Eddie bought Mu a drink, and muttered something about how all this was going on expenses, and it was going to be Ronald’s shout in a big way whenever he returned to Bangkok.

  As we were leaving, Mu called to us: “Hey, what’s another word for ‘generous’?” She was frowning thoughtfully and chewing on her pen.

  “’Gullible’,” said Eddie. “G-U-L-L-I-B-L-E. Or ‘softheaded’. Either one.”

  At Skipjacks Ann spotted me before I saw her, and she came right over to join us at our table. Not a bad joint, this establishment featured hand-lettered signs advertising greasy-spoon-style farang food and waitresses dolled up in frilly dresses that almost covered their knees. They all had legs like racehorses. There were several customers sitting about the place drinking beer and joshing with the girls. Nice soft music, and lots of air-conditioning. Quite the little oasis — a quiet retreat from the hustle and hassle out on the street. I ordered a hot roast beef sandwich, something I hadn’t had in years. Lots of thick gravy, and french fries on the side.

  I’d introduced Ann and Eddie, and they were having a nice chat about Ronald. Eddie finally got around to mentioning he had a message from that very individual.

  “He didn’t write me” said Ann with a pretty pout.

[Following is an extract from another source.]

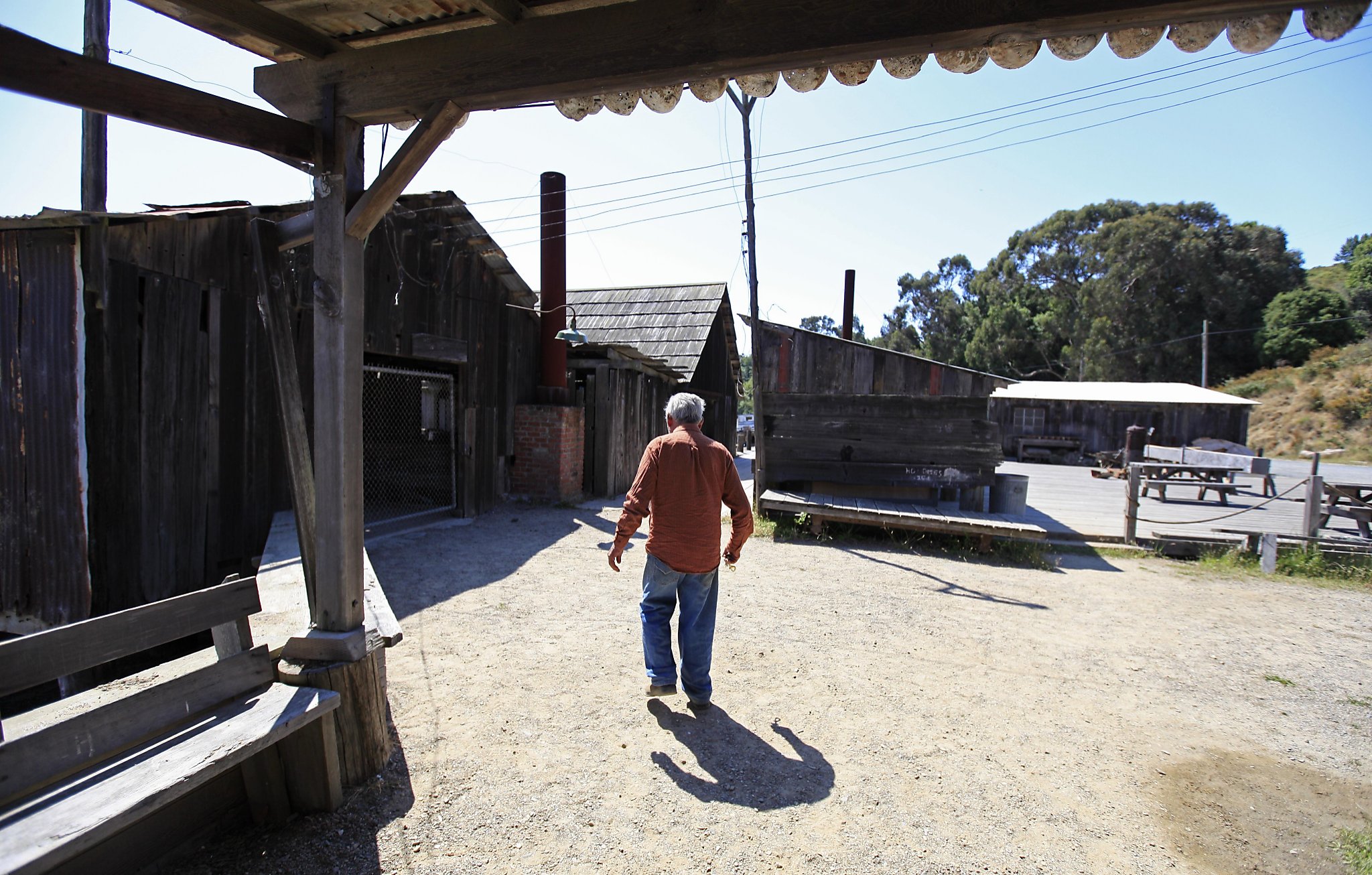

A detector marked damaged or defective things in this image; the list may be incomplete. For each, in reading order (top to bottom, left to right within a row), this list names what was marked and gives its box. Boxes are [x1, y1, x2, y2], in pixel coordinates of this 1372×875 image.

  “Well, he wanted this news to be kind of private, you see... Ah, he wanted to tell you he’s... urn... sick.”

  “Sick? Oh, my poor Ronald from Riyadh. What’s wrong?”

  Skipjacks was fairly quiet anyway, but just at this moment one of those strange hushes fell over the place; everyone sort of paused to reflect on life’s rich pageant all at the same time. Right in the middle of this hush, Eddie said: “He’s sick. You know—sick” And he waggled his eyebrows meaningfully. The very soul of discretion, he elaborated further by flicking the most fleeting of glances towards his lap.